● Task requirements
Write out every entry exactly as it stands.
--- begin Material for this task ---
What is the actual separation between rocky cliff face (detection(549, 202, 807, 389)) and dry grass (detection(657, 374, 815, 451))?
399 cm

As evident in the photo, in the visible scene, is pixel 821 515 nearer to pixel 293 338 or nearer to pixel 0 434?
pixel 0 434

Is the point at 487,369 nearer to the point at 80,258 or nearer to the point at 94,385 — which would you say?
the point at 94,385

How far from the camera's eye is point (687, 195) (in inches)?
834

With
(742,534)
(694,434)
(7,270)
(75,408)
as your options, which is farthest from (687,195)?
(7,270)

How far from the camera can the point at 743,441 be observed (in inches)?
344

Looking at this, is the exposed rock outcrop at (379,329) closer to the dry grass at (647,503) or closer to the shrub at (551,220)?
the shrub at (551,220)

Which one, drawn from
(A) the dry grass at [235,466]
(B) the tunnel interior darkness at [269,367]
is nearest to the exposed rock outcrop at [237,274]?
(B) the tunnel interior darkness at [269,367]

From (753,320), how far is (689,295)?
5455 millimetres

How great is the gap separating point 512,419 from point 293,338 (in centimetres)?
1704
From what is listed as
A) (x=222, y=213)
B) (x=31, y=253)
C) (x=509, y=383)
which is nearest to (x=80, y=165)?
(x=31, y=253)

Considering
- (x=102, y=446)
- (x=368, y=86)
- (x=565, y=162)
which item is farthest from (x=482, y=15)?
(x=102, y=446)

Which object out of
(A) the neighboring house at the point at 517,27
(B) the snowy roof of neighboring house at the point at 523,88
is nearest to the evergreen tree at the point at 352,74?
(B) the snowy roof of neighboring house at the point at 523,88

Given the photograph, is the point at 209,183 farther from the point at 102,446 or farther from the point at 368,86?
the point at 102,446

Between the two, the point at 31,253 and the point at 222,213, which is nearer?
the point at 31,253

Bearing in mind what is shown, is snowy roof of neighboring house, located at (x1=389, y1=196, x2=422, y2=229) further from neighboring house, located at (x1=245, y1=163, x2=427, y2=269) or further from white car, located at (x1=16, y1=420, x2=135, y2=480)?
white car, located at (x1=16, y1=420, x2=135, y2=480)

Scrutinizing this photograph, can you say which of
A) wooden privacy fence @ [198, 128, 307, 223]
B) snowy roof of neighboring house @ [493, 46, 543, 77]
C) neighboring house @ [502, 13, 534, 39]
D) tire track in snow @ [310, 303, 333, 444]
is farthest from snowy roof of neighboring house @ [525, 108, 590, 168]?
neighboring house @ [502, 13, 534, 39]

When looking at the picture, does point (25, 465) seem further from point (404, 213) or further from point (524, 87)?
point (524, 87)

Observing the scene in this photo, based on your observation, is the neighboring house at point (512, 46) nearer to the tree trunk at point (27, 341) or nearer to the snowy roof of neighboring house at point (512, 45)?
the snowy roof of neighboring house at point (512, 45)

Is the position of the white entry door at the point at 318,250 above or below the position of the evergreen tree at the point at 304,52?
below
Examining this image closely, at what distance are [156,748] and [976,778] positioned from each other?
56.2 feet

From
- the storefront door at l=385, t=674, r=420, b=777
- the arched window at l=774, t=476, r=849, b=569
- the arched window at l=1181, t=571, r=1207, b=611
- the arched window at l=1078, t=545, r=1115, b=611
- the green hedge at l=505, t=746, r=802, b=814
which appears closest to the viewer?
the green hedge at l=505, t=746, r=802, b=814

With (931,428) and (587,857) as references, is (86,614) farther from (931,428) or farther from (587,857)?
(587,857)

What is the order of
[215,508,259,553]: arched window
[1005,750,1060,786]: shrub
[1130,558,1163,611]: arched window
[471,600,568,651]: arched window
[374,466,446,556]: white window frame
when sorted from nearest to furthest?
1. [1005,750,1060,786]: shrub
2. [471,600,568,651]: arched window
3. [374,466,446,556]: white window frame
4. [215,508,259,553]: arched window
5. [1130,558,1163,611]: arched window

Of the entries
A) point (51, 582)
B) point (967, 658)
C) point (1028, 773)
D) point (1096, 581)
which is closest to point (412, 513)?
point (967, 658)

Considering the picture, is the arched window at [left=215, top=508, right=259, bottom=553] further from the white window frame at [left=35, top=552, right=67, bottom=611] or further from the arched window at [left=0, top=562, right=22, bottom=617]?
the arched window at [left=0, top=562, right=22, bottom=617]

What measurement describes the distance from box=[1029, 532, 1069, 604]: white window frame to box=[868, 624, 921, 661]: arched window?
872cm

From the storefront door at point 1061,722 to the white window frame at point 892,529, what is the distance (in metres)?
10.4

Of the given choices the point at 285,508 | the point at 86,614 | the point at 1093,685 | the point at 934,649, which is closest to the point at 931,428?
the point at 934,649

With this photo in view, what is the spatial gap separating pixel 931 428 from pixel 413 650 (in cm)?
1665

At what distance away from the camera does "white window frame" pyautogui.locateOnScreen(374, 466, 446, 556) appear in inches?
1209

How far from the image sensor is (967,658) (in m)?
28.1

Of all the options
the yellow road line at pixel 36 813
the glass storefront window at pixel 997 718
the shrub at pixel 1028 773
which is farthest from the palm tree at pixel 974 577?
--- end Material for this task ---
● Expected answer
What is the actual separation between rocky cliff face (detection(549, 202, 807, 389)) and dry grass (detection(657, 374, 815, 451))?
399 cm

As evident in the photo, in the visible scene, is pixel 821 515 nearer to pixel 293 338 or nearer to pixel 0 434?
pixel 0 434

Is the point at 487,369 nearer to the point at 80,258 or nearer to the point at 94,385 — which would you say?
the point at 94,385

How far from the camera's eye is point (687, 195) (in inches)?
834

With
(742,534)
(694,434)
(7,270)
(75,408)
as your options, which is farthest from (687,195)?
(7,270)

How far from the camera can the point at 743,441 be observed (in inches)?
344

Looking at this, is the exposed rock outcrop at (379,329) closer to the dry grass at (647,503) or closer to the shrub at (551,220)?
the shrub at (551,220)

Which one, drawn from
(A) the dry grass at [235,466]
(B) the tunnel interior darkness at [269,367]
is nearest to the exposed rock outcrop at [237,274]?
(B) the tunnel interior darkness at [269,367]

From (753,320), how far is (689,295)?
5455 millimetres

How great is the gap separating point 512,419 from point 293,338 (in centimetres)?
1704
From what is listed as
A) (x=222, y=213)
B) (x=31, y=253)
C) (x=509, y=383)
which is nearest to (x=80, y=165)?
(x=31, y=253)

Considering
- (x=102, y=446)
- (x=368, y=86)
- (x=565, y=162)
which item is farthest from (x=482, y=15)?
(x=102, y=446)

Which object out of
(A) the neighboring house at the point at 517,27
(B) the snowy roof of neighboring house at the point at 523,88
is nearest to the evergreen tree at the point at 352,74?
(B) the snowy roof of neighboring house at the point at 523,88

Given the photograph, is the point at 209,183 farther from the point at 102,446 or farther from the point at 368,86?
the point at 102,446

Between the two, the point at 31,253 and the point at 222,213, which is nearer?
the point at 31,253

Bearing in mind what is shown, is snowy roof of neighboring house, located at (x1=389, y1=196, x2=422, y2=229) further from neighboring house, located at (x1=245, y1=163, x2=427, y2=269) or further from white car, located at (x1=16, y1=420, x2=135, y2=480)?
white car, located at (x1=16, y1=420, x2=135, y2=480)

Scrutinizing this photograph, can you say which of
A) wooden privacy fence @ [198, 128, 307, 223]
B) snowy roof of neighboring house @ [493, 46, 543, 77]
C) neighboring house @ [502, 13, 534, 39]
D) tire track in snow @ [310, 303, 333, 444]
is farthest from snowy roof of neighboring house @ [525, 108, 590, 168]?
neighboring house @ [502, 13, 534, 39]

When looking at the picture, does point (25, 465) seem further from point (404, 213) or further from point (524, 87)?
point (524, 87)

Observing the scene in this photo, based on your observation, is the neighboring house at point (512, 46) nearer to the tree trunk at point (27, 341) or nearer to the snowy roof of neighboring house at point (512, 45)?
the snowy roof of neighboring house at point (512, 45)

Is the position of the white entry door at the point at 318,250 above or below the position of the evergreen tree at the point at 304,52?
below
Examining this image closely, at what distance are [156,748] and [976,778] positioned from each other?
56.2 feet

From
- the storefront door at l=385, t=674, r=420, b=777
- the arched window at l=774, t=476, r=849, b=569
- the arched window at l=1181, t=571, r=1207, b=611
- the arched window at l=1078, t=545, r=1115, b=611
- the green hedge at l=505, t=746, r=802, b=814
which appears closest to the viewer?
the green hedge at l=505, t=746, r=802, b=814

With (931,428) and (587,857) as references, is (86,614) farther from (931,428) or farther from (587,857)?
(587,857)

What is the order of
[215,508,259,553]: arched window
[1005,750,1060,786]: shrub
[1130,558,1163,611]: arched window
[471,600,568,651]: arched window
[374,466,446,556]: white window frame
when sorted from nearest to furthest?
1. [1005,750,1060,786]: shrub
2. [471,600,568,651]: arched window
3. [374,466,446,556]: white window frame
4. [215,508,259,553]: arched window
5. [1130,558,1163,611]: arched window

Of the entries
A) point (51, 582)
B) point (967, 658)
C) point (1028, 773)
D) point (1096, 581)
which is closest to point (412, 513)?
point (967, 658)

Considering the picture, is the arched window at [left=215, top=508, right=259, bottom=553] further from the white window frame at [left=35, top=552, right=67, bottom=611] or further from the arched window at [left=0, top=562, right=22, bottom=617]?
the arched window at [left=0, top=562, right=22, bottom=617]

What measurement describes the distance from box=[1029, 532, 1069, 604]: white window frame to box=[868, 624, 921, 661]: arched window?
872cm

From the storefront door at point 1061,722 to the white window frame at point 892,529, what is the distance (in metres)?
10.4

Of the given choices the point at 285,508 | the point at 86,614 | the point at 1093,685 | the point at 934,649, which is closest to the point at 931,428?
the point at 934,649

With this photo in view, what is the spatial gap separating pixel 931 428 from pixel 413 650 (in cm)?
1665

At what distance away from the camera does "white window frame" pyautogui.locateOnScreen(374, 466, 446, 556) appear in inches?
1209

How far from the image sensor is (967,658) (in m)?
28.1

Of all the options
the yellow road line at pixel 36 813
the glass storefront window at pixel 997 718
the shrub at pixel 1028 773
which is farthest from the palm tree at pixel 974 577?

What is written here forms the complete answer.